D3 Deficiency in Children

D3 Deficiency in Children

Vitamin D deficiency is not limited to adults. It is also rapidly on the increase in children and adolescents. The number of children who are vitamin D deficient and to a degree suffering from nutritional rickets (soft bones) is emerging as a significant problem for this age group.[16]

In children, vitamin D3 deficiency affects bone mass – leading to rickets[17] – as well as immune health.[18]

Concern for the rapid increase in vitamin D deficiency in children has grown to the point where paediatricians are questioning which dosage form is best to correct the deficiency.

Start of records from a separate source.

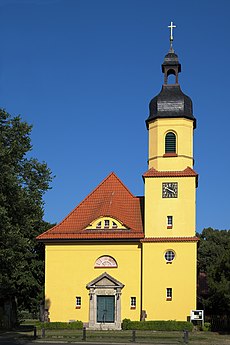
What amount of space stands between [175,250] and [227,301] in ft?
22.0

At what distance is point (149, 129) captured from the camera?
45.2 meters

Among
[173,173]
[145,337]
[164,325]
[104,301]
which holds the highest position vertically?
[173,173]

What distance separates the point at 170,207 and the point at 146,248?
3.21 metres

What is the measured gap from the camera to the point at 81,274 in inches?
1724

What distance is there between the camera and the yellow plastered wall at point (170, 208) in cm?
4303

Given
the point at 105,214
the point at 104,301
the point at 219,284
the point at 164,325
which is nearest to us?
the point at 219,284

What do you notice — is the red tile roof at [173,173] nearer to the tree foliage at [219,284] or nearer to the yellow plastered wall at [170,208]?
the yellow plastered wall at [170,208]

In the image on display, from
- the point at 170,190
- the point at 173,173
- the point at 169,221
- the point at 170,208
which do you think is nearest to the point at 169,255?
the point at 169,221

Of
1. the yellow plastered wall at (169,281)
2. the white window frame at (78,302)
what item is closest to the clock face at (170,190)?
the yellow plastered wall at (169,281)

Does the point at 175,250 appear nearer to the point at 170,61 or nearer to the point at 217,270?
the point at 217,270

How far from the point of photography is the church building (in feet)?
139

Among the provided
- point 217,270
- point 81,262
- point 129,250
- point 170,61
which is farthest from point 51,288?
point 170,61

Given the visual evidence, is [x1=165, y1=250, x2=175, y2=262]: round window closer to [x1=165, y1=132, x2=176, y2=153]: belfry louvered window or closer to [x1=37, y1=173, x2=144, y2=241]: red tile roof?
[x1=37, y1=173, x2=144, y2=241]: red tile roof

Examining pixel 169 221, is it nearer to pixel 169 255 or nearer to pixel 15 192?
pixel 169 255
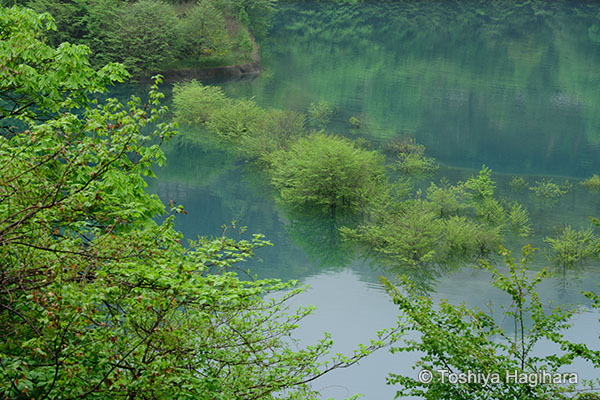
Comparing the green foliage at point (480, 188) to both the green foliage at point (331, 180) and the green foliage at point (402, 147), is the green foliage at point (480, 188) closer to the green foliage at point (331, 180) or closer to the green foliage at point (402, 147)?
the green foliage at point (331, 180)

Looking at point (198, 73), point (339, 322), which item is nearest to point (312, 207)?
point (339, 322)

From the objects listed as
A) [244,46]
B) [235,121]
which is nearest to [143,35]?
[244,46]

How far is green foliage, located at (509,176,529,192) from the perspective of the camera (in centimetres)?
2402

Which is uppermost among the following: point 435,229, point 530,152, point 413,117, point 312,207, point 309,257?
point 413,117

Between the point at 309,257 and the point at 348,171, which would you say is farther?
the point at 348,171

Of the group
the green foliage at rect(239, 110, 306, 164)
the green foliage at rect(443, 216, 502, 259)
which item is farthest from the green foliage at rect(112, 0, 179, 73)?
the green foliage at rect(443, 216, 502, 259)

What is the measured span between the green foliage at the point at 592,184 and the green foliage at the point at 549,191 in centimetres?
64

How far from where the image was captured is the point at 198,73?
42.3 m

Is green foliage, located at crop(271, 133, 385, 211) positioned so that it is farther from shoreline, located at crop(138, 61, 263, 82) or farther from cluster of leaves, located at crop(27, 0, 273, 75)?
shoreline, located at crop(138, 61, 263, 82)

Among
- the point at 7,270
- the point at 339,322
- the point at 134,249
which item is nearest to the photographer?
the point at 7,270

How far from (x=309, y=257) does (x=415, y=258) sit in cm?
289

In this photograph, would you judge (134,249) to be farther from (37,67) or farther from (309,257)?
(309,257)

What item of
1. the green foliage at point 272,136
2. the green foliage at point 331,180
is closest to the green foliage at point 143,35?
the green foliage at point 272,136

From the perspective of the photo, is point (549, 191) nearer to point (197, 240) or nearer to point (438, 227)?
point (438, 227)
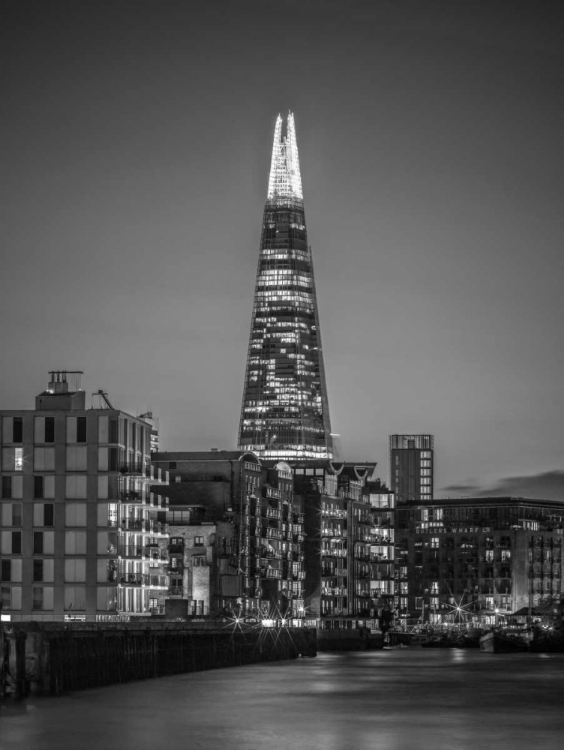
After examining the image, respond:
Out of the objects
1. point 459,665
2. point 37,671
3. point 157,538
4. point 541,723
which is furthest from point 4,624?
point 459,665

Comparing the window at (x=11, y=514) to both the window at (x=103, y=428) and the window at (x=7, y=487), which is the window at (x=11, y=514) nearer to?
the window at (x=7, y=487)

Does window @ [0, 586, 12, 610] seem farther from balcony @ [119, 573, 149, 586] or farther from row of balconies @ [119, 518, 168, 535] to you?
row of balconies @ [119, 518, 168, 535]

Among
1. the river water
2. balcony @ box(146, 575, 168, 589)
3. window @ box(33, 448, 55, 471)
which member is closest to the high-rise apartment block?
window @ box(33, 448, 55, 471)

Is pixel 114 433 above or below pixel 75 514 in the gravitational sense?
above

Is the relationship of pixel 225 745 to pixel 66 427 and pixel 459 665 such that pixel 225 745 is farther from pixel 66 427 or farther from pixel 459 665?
pixel 459 665

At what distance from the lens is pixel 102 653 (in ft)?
422

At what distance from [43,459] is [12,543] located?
8.77 metres

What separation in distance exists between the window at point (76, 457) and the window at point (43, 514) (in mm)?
4346

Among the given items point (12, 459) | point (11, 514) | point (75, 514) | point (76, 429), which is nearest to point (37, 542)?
point (11, 514)

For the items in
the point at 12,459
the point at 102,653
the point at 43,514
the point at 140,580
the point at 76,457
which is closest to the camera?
the point at 102,653

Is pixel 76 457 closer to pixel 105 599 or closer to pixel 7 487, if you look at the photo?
pixel 7 487

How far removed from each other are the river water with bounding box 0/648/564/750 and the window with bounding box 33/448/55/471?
26363 millimetres

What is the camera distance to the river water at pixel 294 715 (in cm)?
9719

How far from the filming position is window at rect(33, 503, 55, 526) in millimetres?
162875
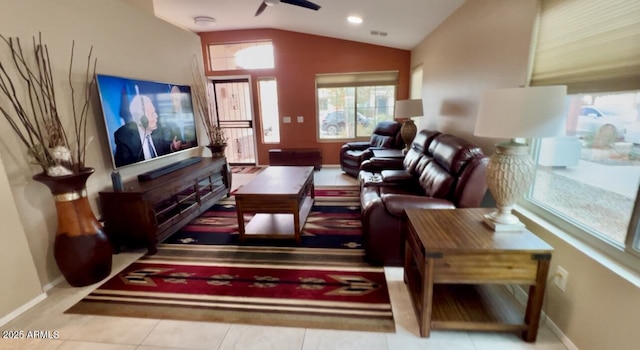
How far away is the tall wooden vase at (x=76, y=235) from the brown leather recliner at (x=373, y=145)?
3.64m

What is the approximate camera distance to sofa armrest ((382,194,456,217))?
2.16 metres

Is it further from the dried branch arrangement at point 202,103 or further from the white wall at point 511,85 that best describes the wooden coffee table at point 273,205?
the white wall at point 511,85

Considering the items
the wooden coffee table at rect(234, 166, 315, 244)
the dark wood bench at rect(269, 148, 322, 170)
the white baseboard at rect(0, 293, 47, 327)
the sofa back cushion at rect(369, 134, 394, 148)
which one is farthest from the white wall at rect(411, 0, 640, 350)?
the white baseboard at rect(0, 293, 47, 327)

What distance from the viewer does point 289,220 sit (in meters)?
3.21

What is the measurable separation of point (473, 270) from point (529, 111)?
2.85 ft

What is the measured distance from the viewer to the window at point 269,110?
6182mm

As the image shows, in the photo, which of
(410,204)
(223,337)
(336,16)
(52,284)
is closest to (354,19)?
(336,16)

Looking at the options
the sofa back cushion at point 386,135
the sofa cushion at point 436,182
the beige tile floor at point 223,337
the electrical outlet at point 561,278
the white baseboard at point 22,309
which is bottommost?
the beige tile floor at point 223,337

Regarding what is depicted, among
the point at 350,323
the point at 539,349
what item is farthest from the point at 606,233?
the point at 350,323

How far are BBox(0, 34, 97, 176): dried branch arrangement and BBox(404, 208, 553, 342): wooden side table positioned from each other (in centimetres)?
256

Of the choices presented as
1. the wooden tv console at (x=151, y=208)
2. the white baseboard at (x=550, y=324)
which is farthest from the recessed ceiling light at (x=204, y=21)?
the white baseboard at (x=550, y=324)

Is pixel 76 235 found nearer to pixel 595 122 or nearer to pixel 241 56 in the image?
pixel 595 122

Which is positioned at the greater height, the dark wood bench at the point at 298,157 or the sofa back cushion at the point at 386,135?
the sofa back cushion at the point at 386,135

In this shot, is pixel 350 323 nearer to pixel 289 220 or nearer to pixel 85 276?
pixel 289 220
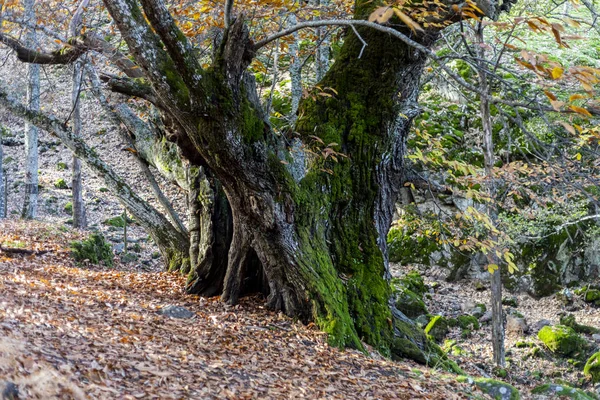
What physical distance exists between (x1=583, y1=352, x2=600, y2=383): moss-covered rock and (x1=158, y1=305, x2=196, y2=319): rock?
288 inches

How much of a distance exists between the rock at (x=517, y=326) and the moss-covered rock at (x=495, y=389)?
20.8 ft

Dr Craig Munns is a paediatric endocrinologist conducting research at The Children's Hospital at Westmead, NSW, to determine if high dose vitamin D supplementation (Stoss Therapy) is necessarily better than long-term, low-dose vitamin D supplementation to treat vitamin D deficiency in children and adolescents. He’s noticed that rickets has started to re-emerge in the last 6-10 years following patterns of immigration and lifestyle changes from greater skin cancer awareness.

"Unless you are taking a vitamin D supplement, you need sun exposure to the skin in order to manufacture sufficient levels of vitamin D, and reduced exposure will contribute to a deficiency. The safest approach might well be to “Slip! Slop! Slap!” and take a vitamin D supplement," he says.

Vitamin D deficiency is also of concern in pregnant and breastfeeding mothers as this can directly affect the vitamin D status of the newborn baby. Vitamin D deficiency in pregnancy can directly reduce the baby’s birth weight and limb length well into later childhood.[17,19] It can also lower baby’s resistance to infections.[16,18] According to Dr Munns, "Supplementation can be used right from the start. Infants require vitamin D and even when they are breastfed, there is often only very limited amounts of vitamin D3 in the breast milk."